Alexander Vertikoff

Dancing Light House in Arizona, USA by Kendle Design Collaborative features a soaring angular canopy roof

Dancing Light House in Arizona, USA, is an imposing home design by Kendle Design Collaborative. The home, located in the desert features a distinct soaring angular canopy roof made by combining different facets of wood at an angle that rises from the home’s interiors, shooting up towards the desert planes.

Designed to celebrate nature, the house is built with layered walls of rammed-earth, metal, concrete and glass, with a generous amount of natural light and mountain views – thanks to it’s towering floor to ceiling sliding doors. The primary objective in the design of Dancing Light was to create a comfortable modern home that celebrates nature. Desert form, indigenous materials, natural light and mountain views inspire this 520 sqm main home and 46.5 sqm guest house which sit on a large 3 acre parcel (12 000+ sqm).

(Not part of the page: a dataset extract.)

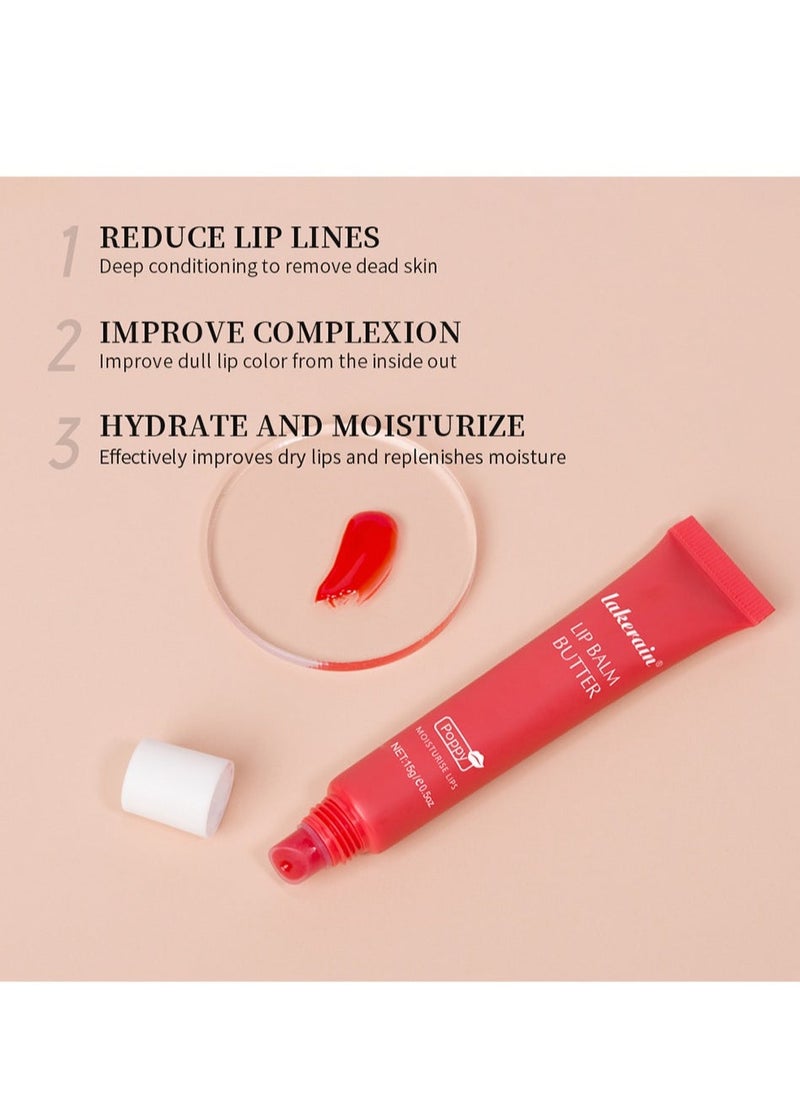 lakerain 6 Color Glossy Lip Butter Balm, Moisturizing Lip Gloss Butter Non Sticky, Clear Jelly Yummy Tint Lip Stain Balm, Nourishing Lip Care Oil & Repair Lip Mask for Soft & Smooth & Protect Dry Lip - Image 5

The design is conceived as a collection of related structures, placing the guest house across the main entry court where it becomes a compositional piece of the arrival experience and forms a dialog with the main residence. Layered walls of rammed-earth, metal, concrete and glass define various private and open living areas creating a playful collection of organic forms within a natural desert setting while visually articulating the various functions within.

The signature feature of this home is its soaring roof canopy of shifting wood planes whose form appears pulled by the mountain views beyond. The underside of this sculptural roof is comprised of tectonic-like forms inspired by local geology and monsoon cloud formations. More than just sculpture and protection from the desert sun, this canopy balances the owner’s desire for both grandeur and coziness, starting low within the interior living spaces and raising dramatically towards the 180 degree mountain view. All lighting and mechanical devises are carefully concealed within the fissures of this feature allowing the form and materials to be the focus.

Passive features include interior spaces arranged about a central outdoor atrium, allowing modulation of daylight and breeze to provide natural interior comfort. Natural light animates the home, seeping in through carefully articulated crevices or reflecting off the strategically located pool, constantly transforming the mood of this home. At times water-reflected light dances across the fractured planes of earth and wood while at other times it provides a Zen-like sense of calm.